**PROVIDED TEXT**.

● ● ● ● ● ● ●

North Shore (Chicago)

Map of northeastern Illinois showing the North Shore and surrounding areas.

The North Shore consists of many affluent suburbs north of Chicago, Illinois, bordering the shores of Lake Michigan. These communities fall within suburban Cook County and Lake County. The North Shore's membership is often a topic of debate, and is sometimes expanded to include other affluent Chicago suburbs which do not border Lake Michigan. However, Evanston, Wilmette, Kenilworth, Winnetka, Glencoe, Highland Park, Lake Forest, and Lake Bluff are generally considered to be the core members of the North Shore, as all are affluent communities that border the lake just north of Chicago. Other suburbs such as Glenview, Northbrook, Deerfield, Highwood, Skokie, and Northfield are often considered to be a part of the North Shore, but do not border Lake Michigan.

History

Many credit Walter S. Gurnee as the father of the North Shore[1]

Europeans settled the area sparsely after an 1833 treaty with local Native Americans. The region began to be developed into towns following the opening of Northwestern University in Evanston in 1855 and the founding of Lake Forest College two years later, and the construction and launch of railroads serving the colleges and their towns.

Electric rail lines were also run from Chicago, parallel to steam commuter lines, and streetcars flourished throughout the suburbs from Evanston on north. The North Shore today is noteworthy for being one of the few remaining agglomerations of streetcar suburbs in the United States.

● ● ● ● ● ● ●

**DATASET**.
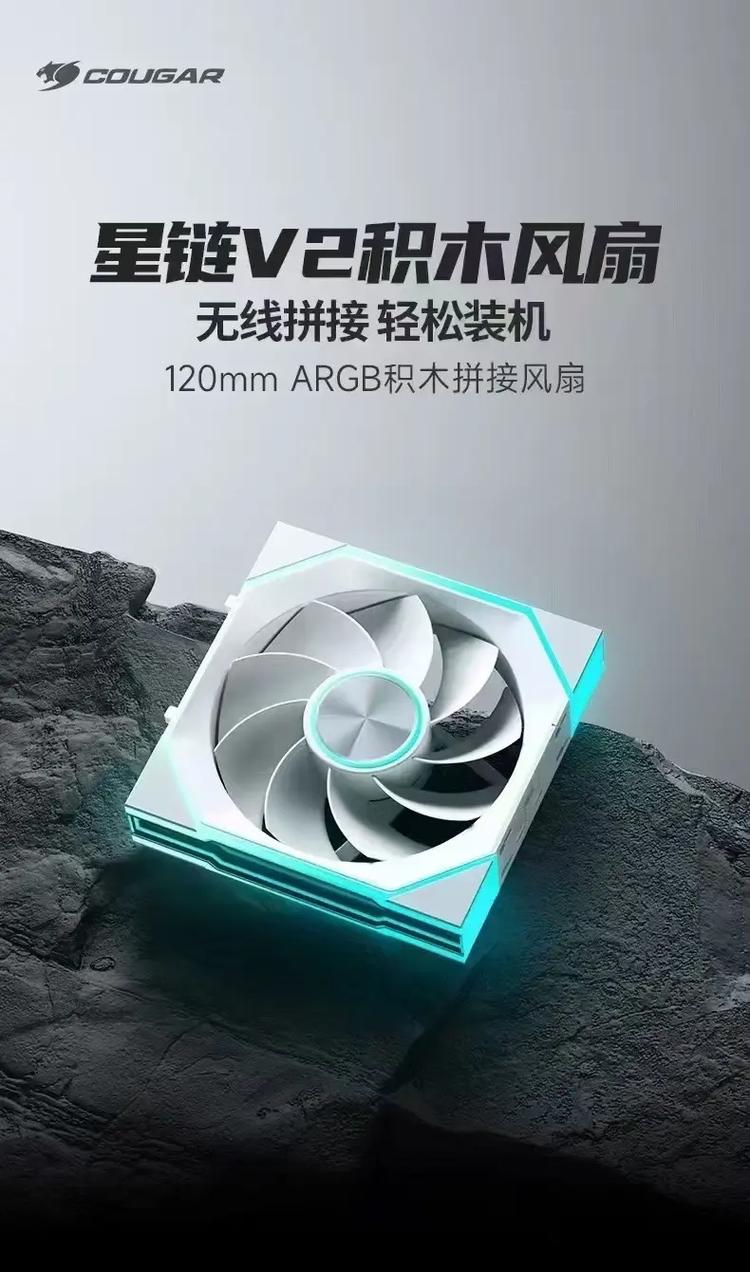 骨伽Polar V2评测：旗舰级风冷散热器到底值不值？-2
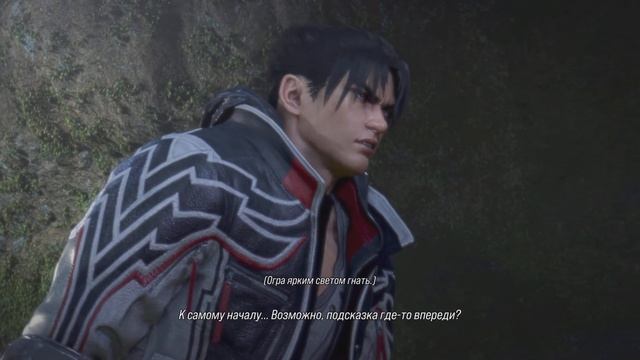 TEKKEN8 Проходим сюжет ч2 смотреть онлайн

● ● ● ● ● ● ●

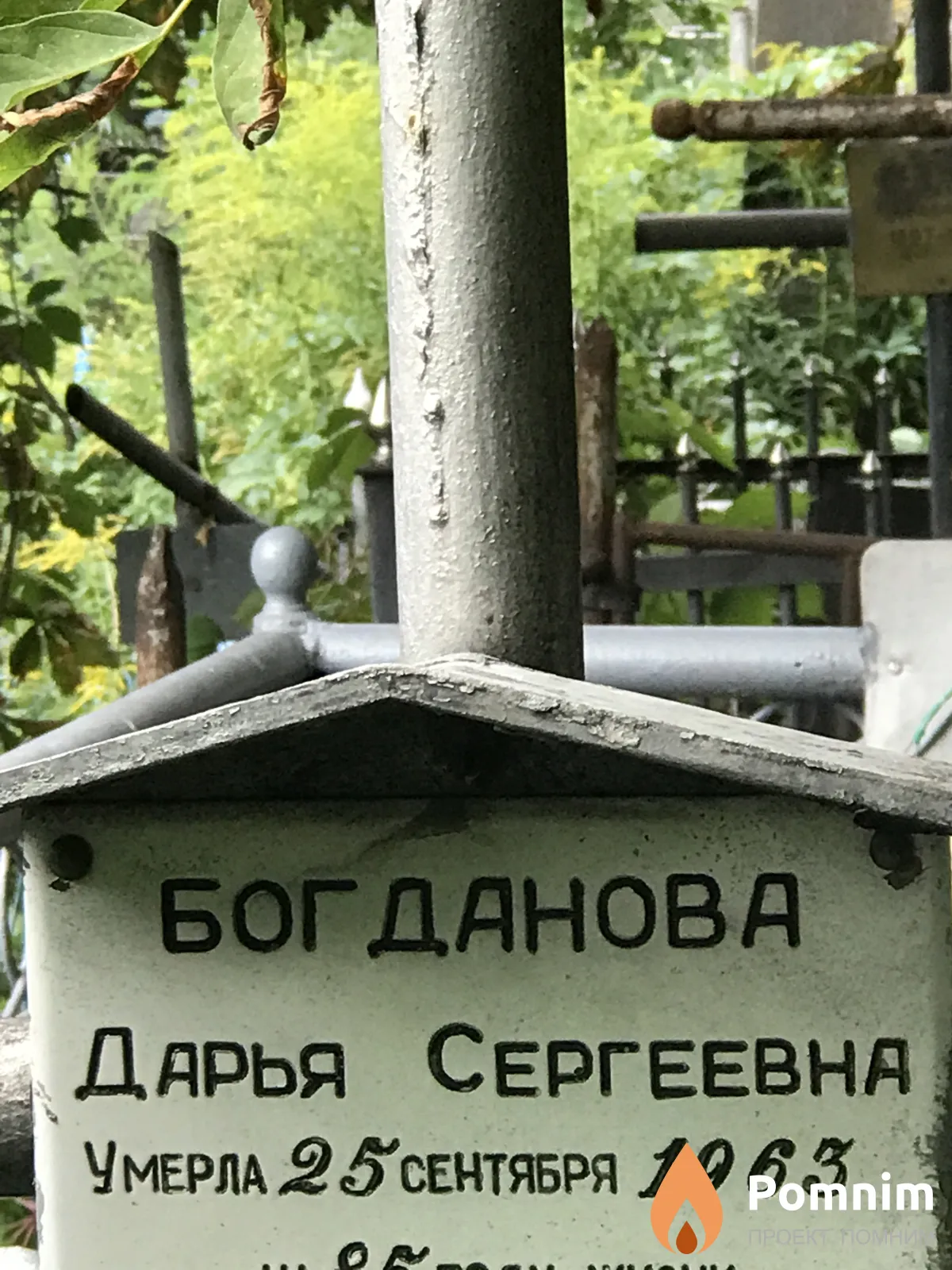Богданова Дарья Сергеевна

● ● ● ● ● ● ●

**DIRECTIONS**.
1. According to the North Shore text, in what year did Northwestern University open in Evanston?
2. Copy the North Shore text from "Electric rail lines" to "the United States.".
The data has no connection to the North Shore text.

**EXPECTED RESULTS**.
1. 1855

2.
Electric rail lines were also run from Chicago, parallel to steam commuter lines, and streetcars flourished throughout the suburbs from Evanston on north. The North Shore today is noteworthy for being one of the few remaining agglomerations of streetcar suburbs in the United States.